During the course of Don’t Kill It I went from laughing at it to laughing with it. From marveling at it’s shamelessly outrageous bursts of unflinching violence to tracking how closely the movie was following it’s own demon rules (and it was). It is kind of a perfect B-movie. Outrageous, ridiculous, cheesy, high energy, self-aware enough, without sliding into broad parody; delivering heaping amounts of exploitation in exploding heads, axes attacks, buzz saw attacks and screeching demon-possessed old ladies and children spontaneously leaping through the air. This is exactly the type of thing you’d see in the middle of the night on what used to be TNT Monstervision where host Joe Bob Briggs would tally up the fatalities by knife, gun, grenade and axes-to-the-head. Except unlike a lot of this junk you wouldn’t feel terrible the next morning after this. Director Mike Mendez manages the tone effortlessly. This type of perfectly calibrated B-movie cheese is not something you can fake, it’s instinct, and Mendez has the instinct to know when to wink, when to go straight, when to pump the breaks and when to dial up the insanity.
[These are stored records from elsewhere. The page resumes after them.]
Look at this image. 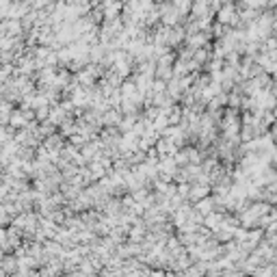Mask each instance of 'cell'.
Listing matches in <instances>:
<instances>
[{
    "label": "cell",
    "mask_w": 277,
    "mask_h": 277,
    "mask_svg": "<svg viewBox=\"0 0 277 277\" xmlns=\"http://www.w3.org/2000/svg\"><path fill=\"white\" fill-rule=\"evenodd\" d=\"M271 165H273V167L277 169V150L271 152Z\"/></svg>",
    "instance_id": "3957f363"
},
{
    "label": "cell",
    "mask_w": 277,
    "mask_h": 277,
    "mask_svg": "<svg viewBox=\"0 0 277 277\" xmlns=\"http://www.w3.org/2000/svg\"><path fill=\"white\" fill-rule=\"evenodd\" d=\"M253 277H275V264H262L253 271Z\"/></svg>",
    "instance_id": "7a4b0ae2"
},
{
    "label": "cell",
    "mask_w": 277,
    "mask_h": 277,
    "mask_svg": "<svg viewBox=\"0 0 277 277\" xmlns=\"http://www.w3.org/2000/svg\"><path fill=\"white\" fill-rule=\"evenodd\" d=\"M219 20H221V22H225V24H234V22L238 20L236 7H234V4H227V7L221 11V17H219Z\"/></svg>",
    "instance_id": "6da1fadb"
},
{
    "label": "cell",
    "mask_w": 277,
    "mask_h": 277,
    "mask_svg": "<svg viewBox=\"0 0 277 277\" xmlns=\"http://www.w3.org/2000/svg\"><path fill=\"white\" fill-rule=\"evenodd\" d=\"M271 137H273V141L277 143V121L273 123V132H271Z\"/></svg>",
    "instance_id": "277c9868"
}]
</instances>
Unlike fellow action heroes from yesteryear, Dolph Lundgren hasn’t been whining about his career like Jean Claude Van Damme or trying to get back in Academy good graces like Sylvester Stallone. He’s simply been plugging away in a series of direct-to-video B-movies, seemingly unable to turn down a script. Earlier this year I saw him try to deal with a lake full of sharks in the dower, unexciting Shark Lake. Shark Lake promises a Dolph vs. shark fight that never comes and features so little of the – um –  actor he must have been paid by the word. Don’t Kill It on the other hand knows exactly what it’s doing with him. It embraces the 80s hero-worshipping action movie vibe to the hilt. Dolph’s cardboard acting abilities and flat line deliveries are hilariously swept aside by his sheer awesome presence. An onscreen “charisma” that finds him neutralizing a punk with one hand, effortlessly taking a woman to bed and putting his feet up on the town sheriff’s desk all in the first few minutes. All that’s left is for Jebediah to have a habit of rattling off demon puns.

The movie hits a momentum of fun absurdity early on and builds it out from there. There is a genuinely inventive big set piece halfway through where the demon barges into the town church, starts hacking away and the townsfolk take matters into their own pistol-packing hands and forcing Dolph to chase the demon around as it swaps from person to person across the room and out into the street. It is a deliriously well constructed bit of craziness that would make Sam Raimi or Peter Jackson pleased.

Don’t Kill It is a blast and a half. A totally ridiculous movie made by people who know it’s totally ridiculous but with an effective degree of competence. A wonderful surprise that hits the spot for gory, shameless, supernatural action just right. I laughed out loud a lot. A must-see for the niche audience willing to embrace it’s tongue-in-cheek B-movie excesses.